**Work instructions:**
Where a line below holds the string "present", that line goes into the answer.
[[ Data to process open ]]
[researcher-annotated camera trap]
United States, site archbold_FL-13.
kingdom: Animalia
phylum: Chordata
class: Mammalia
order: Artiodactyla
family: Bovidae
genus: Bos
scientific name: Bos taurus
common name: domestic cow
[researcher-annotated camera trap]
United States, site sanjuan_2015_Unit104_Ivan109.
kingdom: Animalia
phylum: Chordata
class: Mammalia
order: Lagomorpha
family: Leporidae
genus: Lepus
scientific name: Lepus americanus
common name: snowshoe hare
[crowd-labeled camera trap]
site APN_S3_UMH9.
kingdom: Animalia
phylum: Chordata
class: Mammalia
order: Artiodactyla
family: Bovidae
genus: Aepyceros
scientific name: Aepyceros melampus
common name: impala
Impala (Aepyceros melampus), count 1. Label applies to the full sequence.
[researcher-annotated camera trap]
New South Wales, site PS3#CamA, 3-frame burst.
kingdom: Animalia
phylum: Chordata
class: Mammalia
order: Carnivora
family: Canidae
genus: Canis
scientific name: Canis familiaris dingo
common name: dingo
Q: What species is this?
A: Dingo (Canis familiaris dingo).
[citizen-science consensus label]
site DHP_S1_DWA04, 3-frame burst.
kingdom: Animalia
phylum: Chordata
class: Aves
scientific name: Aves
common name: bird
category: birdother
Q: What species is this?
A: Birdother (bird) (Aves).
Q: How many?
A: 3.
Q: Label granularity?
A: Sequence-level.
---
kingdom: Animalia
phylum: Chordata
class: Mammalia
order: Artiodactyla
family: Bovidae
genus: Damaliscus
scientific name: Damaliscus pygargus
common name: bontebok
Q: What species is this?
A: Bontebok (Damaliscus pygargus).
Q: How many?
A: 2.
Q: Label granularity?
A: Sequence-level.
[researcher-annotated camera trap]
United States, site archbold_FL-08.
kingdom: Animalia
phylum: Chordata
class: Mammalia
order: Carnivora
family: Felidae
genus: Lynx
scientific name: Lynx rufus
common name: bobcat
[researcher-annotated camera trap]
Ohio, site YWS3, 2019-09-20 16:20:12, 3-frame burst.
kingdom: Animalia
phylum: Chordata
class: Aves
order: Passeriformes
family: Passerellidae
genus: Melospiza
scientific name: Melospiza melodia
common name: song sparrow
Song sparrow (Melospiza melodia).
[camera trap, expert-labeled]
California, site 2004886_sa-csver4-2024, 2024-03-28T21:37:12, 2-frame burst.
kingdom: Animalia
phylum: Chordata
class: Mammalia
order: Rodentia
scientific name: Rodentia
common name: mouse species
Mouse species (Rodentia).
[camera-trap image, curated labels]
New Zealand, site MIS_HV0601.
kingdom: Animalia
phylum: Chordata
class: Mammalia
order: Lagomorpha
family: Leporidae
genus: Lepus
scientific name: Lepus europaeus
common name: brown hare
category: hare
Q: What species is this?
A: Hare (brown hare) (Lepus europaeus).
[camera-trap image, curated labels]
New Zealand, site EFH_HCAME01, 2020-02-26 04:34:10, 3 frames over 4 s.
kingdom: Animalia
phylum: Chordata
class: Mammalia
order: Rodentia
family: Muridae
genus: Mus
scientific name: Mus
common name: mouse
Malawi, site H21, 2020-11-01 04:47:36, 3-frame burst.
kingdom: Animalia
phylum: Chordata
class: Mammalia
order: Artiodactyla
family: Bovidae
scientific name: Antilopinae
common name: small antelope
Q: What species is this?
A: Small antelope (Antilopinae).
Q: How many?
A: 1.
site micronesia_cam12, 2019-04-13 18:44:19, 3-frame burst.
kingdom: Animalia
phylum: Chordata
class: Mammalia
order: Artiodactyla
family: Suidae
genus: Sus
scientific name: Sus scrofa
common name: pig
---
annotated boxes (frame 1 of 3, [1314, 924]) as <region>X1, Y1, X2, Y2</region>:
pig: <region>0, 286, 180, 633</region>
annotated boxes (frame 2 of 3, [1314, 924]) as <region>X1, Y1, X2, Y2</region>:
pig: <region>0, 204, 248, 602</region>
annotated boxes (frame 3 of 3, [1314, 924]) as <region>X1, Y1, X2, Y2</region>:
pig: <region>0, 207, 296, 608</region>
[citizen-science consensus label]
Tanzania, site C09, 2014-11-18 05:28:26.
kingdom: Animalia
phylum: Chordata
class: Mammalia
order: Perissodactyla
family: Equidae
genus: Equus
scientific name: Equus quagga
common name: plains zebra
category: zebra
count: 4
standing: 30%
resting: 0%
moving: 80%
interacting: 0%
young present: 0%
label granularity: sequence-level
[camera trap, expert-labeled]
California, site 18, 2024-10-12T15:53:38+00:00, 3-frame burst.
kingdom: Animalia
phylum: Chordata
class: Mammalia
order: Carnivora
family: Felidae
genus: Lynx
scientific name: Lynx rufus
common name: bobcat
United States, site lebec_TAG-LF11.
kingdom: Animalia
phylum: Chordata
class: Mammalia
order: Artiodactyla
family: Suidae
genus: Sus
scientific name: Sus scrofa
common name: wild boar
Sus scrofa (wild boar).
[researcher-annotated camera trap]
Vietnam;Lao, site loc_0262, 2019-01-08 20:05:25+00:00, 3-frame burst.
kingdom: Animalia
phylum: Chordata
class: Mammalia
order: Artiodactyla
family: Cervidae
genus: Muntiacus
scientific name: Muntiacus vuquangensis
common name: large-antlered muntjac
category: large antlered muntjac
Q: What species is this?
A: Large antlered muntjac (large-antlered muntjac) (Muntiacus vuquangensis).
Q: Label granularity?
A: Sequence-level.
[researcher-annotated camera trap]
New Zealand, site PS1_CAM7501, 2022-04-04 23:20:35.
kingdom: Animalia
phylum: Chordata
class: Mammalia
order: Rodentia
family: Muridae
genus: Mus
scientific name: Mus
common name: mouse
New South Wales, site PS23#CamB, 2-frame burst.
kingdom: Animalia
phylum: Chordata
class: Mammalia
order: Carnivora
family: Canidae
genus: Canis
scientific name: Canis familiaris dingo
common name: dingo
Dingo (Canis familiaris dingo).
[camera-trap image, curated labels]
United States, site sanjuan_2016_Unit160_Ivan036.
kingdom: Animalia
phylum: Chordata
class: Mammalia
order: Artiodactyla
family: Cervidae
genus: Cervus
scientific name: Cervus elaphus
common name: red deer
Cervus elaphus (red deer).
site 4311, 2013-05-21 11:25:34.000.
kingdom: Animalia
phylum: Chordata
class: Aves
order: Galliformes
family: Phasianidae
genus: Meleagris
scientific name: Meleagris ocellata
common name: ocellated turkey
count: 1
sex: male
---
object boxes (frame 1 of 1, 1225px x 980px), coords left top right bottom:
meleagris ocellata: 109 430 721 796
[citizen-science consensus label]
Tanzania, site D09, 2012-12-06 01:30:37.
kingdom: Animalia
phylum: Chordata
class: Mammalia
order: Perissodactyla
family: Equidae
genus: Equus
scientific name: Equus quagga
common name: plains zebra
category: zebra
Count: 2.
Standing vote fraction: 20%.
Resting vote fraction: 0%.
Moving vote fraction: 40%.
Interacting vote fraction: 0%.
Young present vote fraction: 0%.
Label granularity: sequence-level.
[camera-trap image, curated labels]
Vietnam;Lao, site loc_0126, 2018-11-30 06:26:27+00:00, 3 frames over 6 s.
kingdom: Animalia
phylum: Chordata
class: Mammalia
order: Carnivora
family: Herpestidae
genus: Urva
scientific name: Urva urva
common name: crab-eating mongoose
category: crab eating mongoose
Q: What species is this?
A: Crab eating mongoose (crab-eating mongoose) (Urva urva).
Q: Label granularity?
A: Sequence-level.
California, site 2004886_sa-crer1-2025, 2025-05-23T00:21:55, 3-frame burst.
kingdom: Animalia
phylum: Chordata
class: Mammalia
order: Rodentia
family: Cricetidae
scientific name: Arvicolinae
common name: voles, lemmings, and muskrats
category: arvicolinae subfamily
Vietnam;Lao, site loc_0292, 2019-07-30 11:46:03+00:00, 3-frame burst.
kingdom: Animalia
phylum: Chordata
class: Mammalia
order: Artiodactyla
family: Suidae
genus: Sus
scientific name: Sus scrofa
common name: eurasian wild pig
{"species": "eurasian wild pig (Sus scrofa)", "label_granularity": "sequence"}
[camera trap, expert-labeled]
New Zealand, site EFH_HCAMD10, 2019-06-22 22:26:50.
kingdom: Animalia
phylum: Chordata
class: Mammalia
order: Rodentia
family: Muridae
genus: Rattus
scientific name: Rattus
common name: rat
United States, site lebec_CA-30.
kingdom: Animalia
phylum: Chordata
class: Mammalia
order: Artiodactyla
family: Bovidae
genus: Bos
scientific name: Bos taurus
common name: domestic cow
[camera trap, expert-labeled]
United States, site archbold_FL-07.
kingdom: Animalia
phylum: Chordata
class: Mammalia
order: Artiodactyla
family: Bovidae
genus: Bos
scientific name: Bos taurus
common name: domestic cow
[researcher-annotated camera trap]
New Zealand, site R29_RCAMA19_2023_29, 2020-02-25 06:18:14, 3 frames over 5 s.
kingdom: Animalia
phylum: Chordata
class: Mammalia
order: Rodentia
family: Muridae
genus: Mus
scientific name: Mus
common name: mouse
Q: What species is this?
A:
[[ Data to process closed ]]
**Expected answer:**
young present: 0%
Young present vote fraction: 0%.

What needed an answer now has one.